PASSAGE CITÉ:

——————————

L'IVG, un droit menacé ?
Le nom de Simone Veil est indissociable de la loi légalisant l'interruption volontaire de grossesse (IVG) en France. Véronique Séhier, coprésidente du Planning Familial, était l'invitée du Magazine de la santé ce lundi 3 juillet pour faire le point sur l'accès à l'IVG aujourd'hui.
- Que reste-t-il aujourd'hui du combat de Simone Veil ?
Véronique Sehier, coprésidente du Planning Familial : "Cette loi a permis de légaliser l'avortement pour la première fois en France. Et c'est une histoire de luttes car elle a pu mener ce combat parce que des femmes s'étaient mobilisées avant, depuis longtemps. Simone Veil a mené le combat à l'Assemblée nationale, dans une Assemblée qui n'était franchement pas favorable (…) Cela montre que cette liberté des femmes de pouvoir décider elles-mêmes si elles veulent ou non poursuivre une grossesse, n'est pas évidente pour tout le monde aujourd'hui. Et c'est un droit qui est toujours menacé. On le voit avec ce qui se passe aujourd'hui en Pologne, en Irlande ou encore aux Etats-Unis notamment depuis l'arrivée du nouveau président. Ce droit est toujours un droit à défendre, même s'il est inscrit dans la loi et même s'il a beaucoup évolué depuis la loi Veil."

——————————

Données recueillies:
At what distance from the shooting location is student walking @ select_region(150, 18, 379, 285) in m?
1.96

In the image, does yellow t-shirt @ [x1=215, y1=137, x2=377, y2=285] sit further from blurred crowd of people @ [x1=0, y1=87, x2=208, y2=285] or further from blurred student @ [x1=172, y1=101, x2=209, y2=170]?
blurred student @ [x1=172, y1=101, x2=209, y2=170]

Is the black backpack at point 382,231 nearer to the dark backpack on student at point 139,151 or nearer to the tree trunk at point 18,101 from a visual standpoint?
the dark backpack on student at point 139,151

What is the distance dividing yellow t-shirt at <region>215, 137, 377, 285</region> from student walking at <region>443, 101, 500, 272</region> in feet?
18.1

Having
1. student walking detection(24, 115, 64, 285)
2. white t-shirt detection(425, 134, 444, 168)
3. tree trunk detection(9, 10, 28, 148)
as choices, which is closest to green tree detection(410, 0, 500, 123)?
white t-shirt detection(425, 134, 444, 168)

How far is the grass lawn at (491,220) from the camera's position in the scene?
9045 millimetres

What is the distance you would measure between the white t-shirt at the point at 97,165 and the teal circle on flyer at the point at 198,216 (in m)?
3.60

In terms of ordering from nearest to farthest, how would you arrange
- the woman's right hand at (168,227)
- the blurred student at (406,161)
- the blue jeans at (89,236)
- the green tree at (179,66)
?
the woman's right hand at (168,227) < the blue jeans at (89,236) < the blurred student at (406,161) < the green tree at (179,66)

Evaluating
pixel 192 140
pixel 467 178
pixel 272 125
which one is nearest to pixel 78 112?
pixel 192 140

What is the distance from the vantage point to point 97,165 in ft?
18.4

——————————

CONSIGNE: Pourriez-vous recopier à l'identique le passage sur l'IVG, en commençant par « L'IVG, un droit » et en continuant jusqu'à « Simone Veil ? » ?

RÉPONSE:
L'IVG, un droit menacé ?
Le nom de Simone Veil est indissociable de la loi légalisant l'interruption volontaire de grossesse (IVG) en France. Véronique Séhier, coprésidente du Planning Familial, était l'invitée du Magazine de la santé ce lundi 3 juillet pour faire le point sur l'accès à l'IVG aujourd'hui.
- Que reste-t-il aujourd'hui du combat de Simone Veil ?